▸ **Alıntılanan metin**:
━━━━━━━━━━━━━━━━

Bilirkişiler ek raporda özetle; dosyaya sunulan CD’deki görüşme kayıtlarının davacı ile davalı … Müşteri Hizmetleri Temsilcisi arasında geçtiğini, konuşmalarda davacı tarafın yurtdışı paketinin sürekli olmadığını, her ay yenilemesi gerektiğini ve bunu her ay yenileyeceğini bildirdiğini, 2012 Kasım ayı faturasının yüksek olmasının nedeninin davacının tarifenin yenilenmesine dair bildirim yapmaması nedeniyle promosyonlu tarife dışında kalması olduğunu, fatura bedelinde hata olmadığını, 2013 Ocak ayına ait faturalarda hatların kullanılmadığının davacı tarafından tespit edildiğini, buna rağmen faturada yurt içi toplam süre açıklaması ile yazan 20,98 TL bedelin neye ilişkin olduğunun anlaşılamadığını, 2013 Şubat ayına ait fatura da hatların kullanılmadığı tespit edilmiş iken tahsilatına aracılık edilen hizmetler açıklaması ile yazılan 140,00 TL bedelin neye ilişkin olduğunun anlaşılamadığını, buna göre davacının 2012 Kasım ayı faturasına ilişkin talebinin yerinde olmadığını, 2013 Ocak ve Şubat aylarına ilişkin olarak ise davalı tarafından hatların kullanılmamış oldukları tespit edilmiş olmakla 904,00 TL ve 3.312,50 TL’nin iadesini talep edebileceğini tespit ve beyan etmişlerdir. Rapor taraflara tebliğ edilmiş, davacı vekili CD dökümünü kabul etmediklerini, … isimli kişi ile yapılan görüşmenin şirketi bağlamayacağından bahisle rapora itiraz etmiş, davalı … vekili ise rapora beyan dilekçesinde 2013 yılı faturalarında tahsilatına aracılık edilen hizmetler olarak yapılan ücretlendirmenin 12 aylık kullanım taahhüdü karşılığında davacıya tahsis edilen cihaz bedellerine ilişkin olduğunu, davacı tarafından hatların 4 ay kullanıldığını ve 4 aydan sonra iptal edildiğini, bu nedenle 4 ay boyunca ödenen bedel mahsup edilerek bakiyenin faturaya yansıtıldığını beyan etmiştir. Beyan ve itirazlar doğrultusunda ikinci ek rapor alınmıştır. Bilirkişiler ikinci ek raporda; davalı … tarafından yapılan açıklamada olduğu gibi 2013 yılı faturalarına tahsilatına aracılık edilen hizmet bedelleri olarak yansıtılan tutarların cihaz bedellerine ve yurtiçi iletişim hizmetlerine ilişkin olduğunu, faturalarda bir hata olmadığını, CD çözümünde bir hata olmadığını, davacı tarafın itirazlarının Mahkememizin takdirinde olduğunu beyan etmişlerdir. Mahkememizce 2013 Ocak ayına ilişkin görüşme kayıtları celp edilmiş, bilirkişi raporları denetime açık ve hüküm kurmaya elverişli görülmüştür.

━━━━━━━━━━━━━━━━

Yukarıdaki alıntıyı iki cümleyle özetleyin.

▸ **Toplanan veriler**:
━━━━━━━━━━━━━━━━

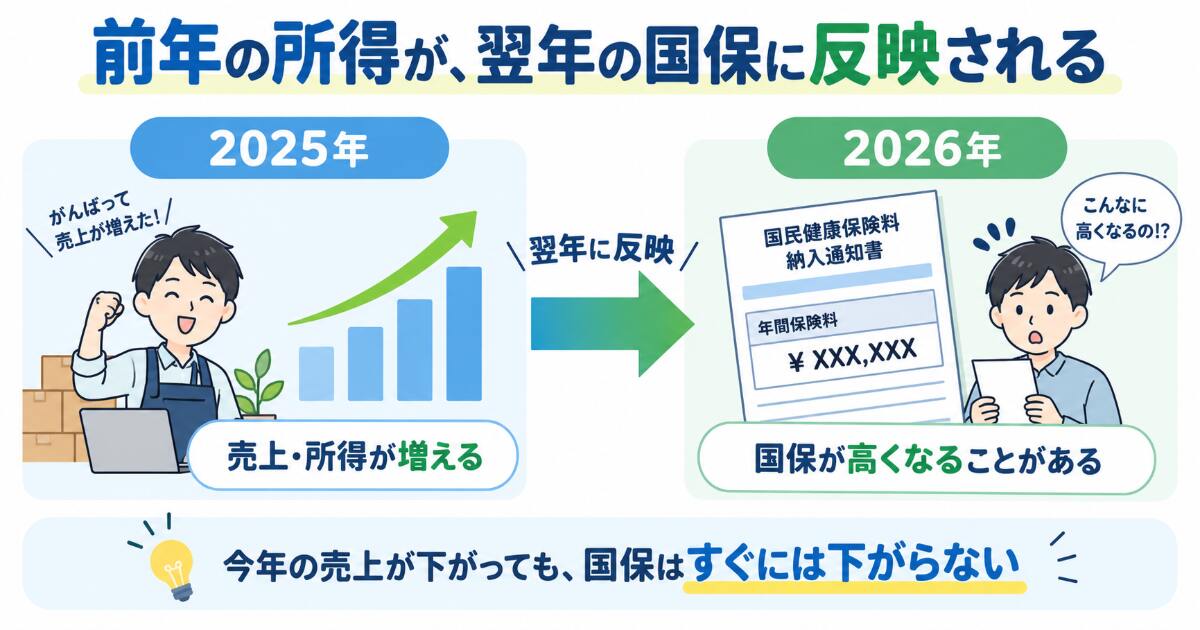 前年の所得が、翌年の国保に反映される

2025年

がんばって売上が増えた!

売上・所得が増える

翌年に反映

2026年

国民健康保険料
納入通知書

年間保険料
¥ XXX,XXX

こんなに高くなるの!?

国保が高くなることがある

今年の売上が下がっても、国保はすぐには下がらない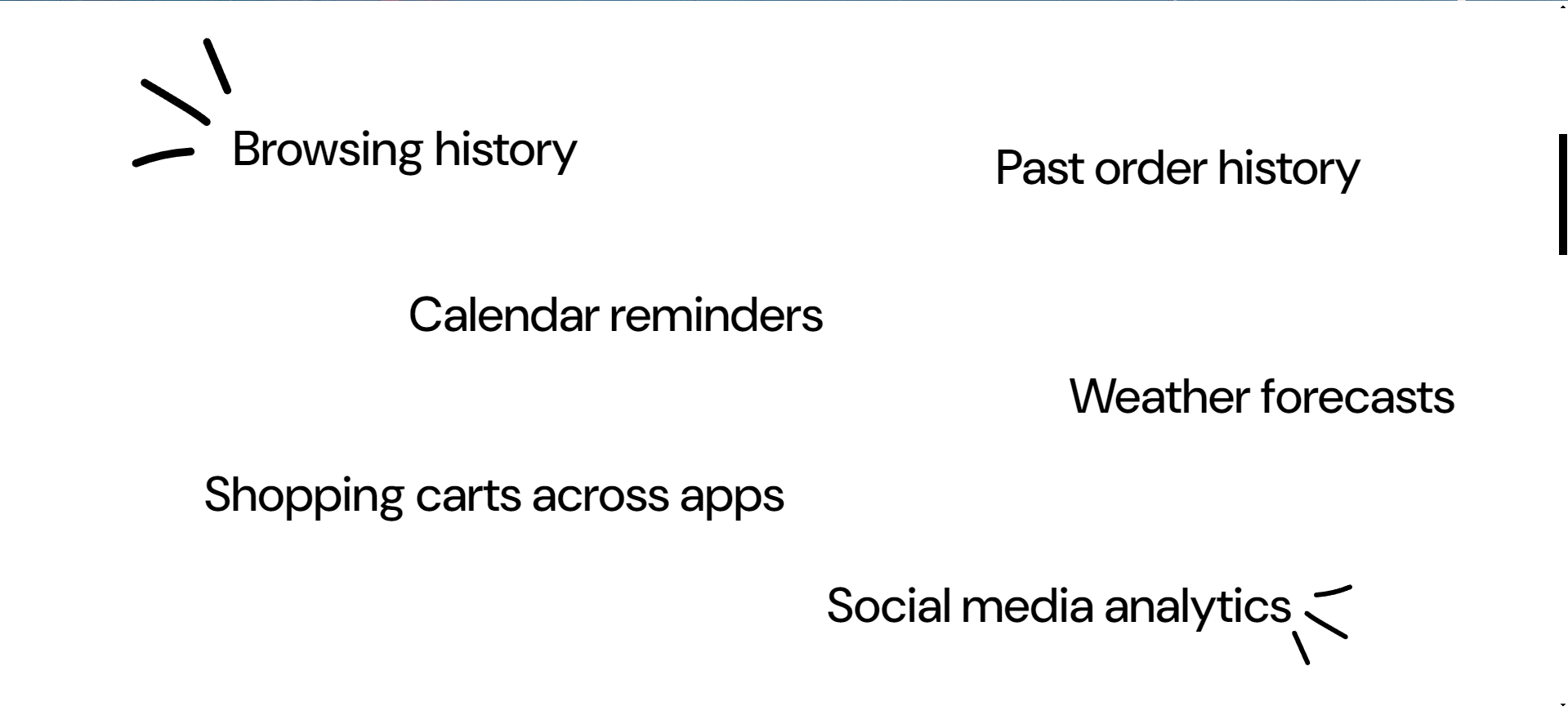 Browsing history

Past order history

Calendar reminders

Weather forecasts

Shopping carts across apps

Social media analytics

━━━━━━━━━━━━━━━━

▸ **Alıştırma cevabı**: İlk ek raporda bilirkişiler, 2012 Kasım faturasının davacı tarifeyi yenilemediği için promosyonlu tarife dışında kalmasından dolayı yüksek geldiğini ve hatalı olmadığını belirtmiştir; 2013 Ocak ve Şubat aylarında ise hatlar kullanılmadığından davacının 904,00 TL ile 3.312,50 TL'nin iadesini isteyebileceğini bildirmiştir. Tarafların beyan ve itirazları üzerine alınan ikinci ek raporda, 2013 faturalarına yansıtılan tutarların cihaz bedellerine ve yurt içi iletişim hizmetlerine ilişkin olduğu, faturalarda ve CD çözümünde hata bulunmadığı bildirilmiş; mahkeme de raporları denetime açık ve hüküm kurmaya elverişli görmüştür.